Problem statement: In this exercise, set down every entry that follows exactly as it appears.

Data section:
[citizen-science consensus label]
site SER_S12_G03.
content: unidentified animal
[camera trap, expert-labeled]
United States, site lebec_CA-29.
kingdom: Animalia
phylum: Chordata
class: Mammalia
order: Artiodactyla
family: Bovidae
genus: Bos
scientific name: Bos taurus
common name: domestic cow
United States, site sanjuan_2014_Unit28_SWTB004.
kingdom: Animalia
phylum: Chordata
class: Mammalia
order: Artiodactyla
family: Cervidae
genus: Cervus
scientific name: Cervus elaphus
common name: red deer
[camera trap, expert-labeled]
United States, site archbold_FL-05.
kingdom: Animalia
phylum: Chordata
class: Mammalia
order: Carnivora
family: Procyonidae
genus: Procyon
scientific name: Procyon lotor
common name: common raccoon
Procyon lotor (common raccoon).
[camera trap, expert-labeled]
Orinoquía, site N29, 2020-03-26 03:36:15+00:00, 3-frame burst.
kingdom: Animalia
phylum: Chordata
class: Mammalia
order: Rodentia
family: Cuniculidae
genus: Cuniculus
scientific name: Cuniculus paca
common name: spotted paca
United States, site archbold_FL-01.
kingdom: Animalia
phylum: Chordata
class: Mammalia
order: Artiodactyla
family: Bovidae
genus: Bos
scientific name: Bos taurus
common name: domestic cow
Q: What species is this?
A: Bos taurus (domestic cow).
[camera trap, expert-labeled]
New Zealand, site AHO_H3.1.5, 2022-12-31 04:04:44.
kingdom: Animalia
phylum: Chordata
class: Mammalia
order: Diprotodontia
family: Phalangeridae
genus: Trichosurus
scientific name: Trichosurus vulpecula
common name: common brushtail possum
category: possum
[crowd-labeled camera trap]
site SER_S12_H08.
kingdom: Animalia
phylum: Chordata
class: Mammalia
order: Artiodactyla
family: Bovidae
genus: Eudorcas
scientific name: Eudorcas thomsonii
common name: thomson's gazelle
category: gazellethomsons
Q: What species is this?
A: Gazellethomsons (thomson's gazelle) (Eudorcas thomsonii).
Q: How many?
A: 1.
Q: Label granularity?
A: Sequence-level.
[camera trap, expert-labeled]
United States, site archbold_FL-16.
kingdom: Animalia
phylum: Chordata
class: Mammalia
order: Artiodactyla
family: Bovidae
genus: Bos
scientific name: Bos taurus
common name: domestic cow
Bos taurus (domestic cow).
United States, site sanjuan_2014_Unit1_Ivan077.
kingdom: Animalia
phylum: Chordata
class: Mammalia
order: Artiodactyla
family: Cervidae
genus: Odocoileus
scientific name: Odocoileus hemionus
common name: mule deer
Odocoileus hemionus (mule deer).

Written solution:
[citizen-science consensus label]
site SER_S12_G03.
content: unidentified animal
[camera trap, expert-labeled]
United States, site lebec_CA-29.
kingdom: Animalia
phylum: Chordata
class: Mammalia
order: Artiodactyla
family: Bovidae
genus: Bos
scientific name: Bos taurus
common name: domestic cow
United States, site sanjuan_2014_Unit28_SWTB004.
kingdom: Animalia
phylum: Chordata
class: Mammalia
order: Artiodactyla
family: Cervidae
genus: Cervus
scientific name: Cervus elaphus
common name: red deer
[camera trap, expert-labeled]
United States, site archbold_FL-05.
kingdom: Animalia
phylum: Chordata
class: Mammalia
order: Carnivora
family: Procyonidae
genus: Procyon
scientific name: Procyon lotor
common name: common raccoon
Procyon lotor (common raccoon).
[camera trap, expert-labeled]
Orinoquía, site N29, 2020-03-26 03:36:15+00:00, 3-frame burst.
kingdom: Animalia
phylum: Chordata
class: Mammalia
order: Rodentia
family: Cuniculidae
genus: Cuniculus
scientific name: Cuniculus paca
common name: spotted paca
United States, site archbold_FL-01.
kingdom: Animalia
phylum: Chordata
class: Mammalia
order: Artiodactyla
family: Bovidae
genus: Bos
scientific name: Bos taurus
common name: domestic cow
Q: What species is this?
A: Bos taurus (domestic cow).
[camera trap, expert-labeled]
New Zealand, site AHO_H3.1.5, 2022-12-31 04:04:44.
kingdom: Animalia
phylum: Chordata
class: Mammalia
order: Diprotodontia
family: Phalangeridae
genus: Trichosurus
scientific name: Trichosurus vulpecula
common name: common brushtail possum
category: possum
[crowd-labeled camera trap]
site SER_S12_H08.
kingdom: Animalia
phylum: Chordata
class: Mammalia
order: Artiodactyla
family: Bovidae
genus: Eudorcas
scientific name: Eudorcas thomsonii
common name: thomson's gazelle
category: gazellethomsons
Q: What species is this?
A: Gazellethomsons (thomson's gazelle) (Eudorcas thomsonii).
Q: How many?
A: 1.
Q: Label granularity?
A: Sequence-level.
[camera trap, expert-labeled]
United States, site archbold_FL-16.
kingdom: Animalia
phylum: Chordata
class: Mammalia
order: Artiodactyla
family: Bovidae
genus: Bos
scientific name: Bos taurus
common name: domestic cow
Bos taurus (domestic cow).
United States, site sanjuan_2014_Unit1_Ivan077.
kingdom: Animalia
phylum: Chordata
class: Mammalia
order: Artiodactyla
family: Cervidae
genus: Odocoileus
scientific name: Odocoileus hemionus
common name: mule deer
Odocoileus hemionus (mule deer).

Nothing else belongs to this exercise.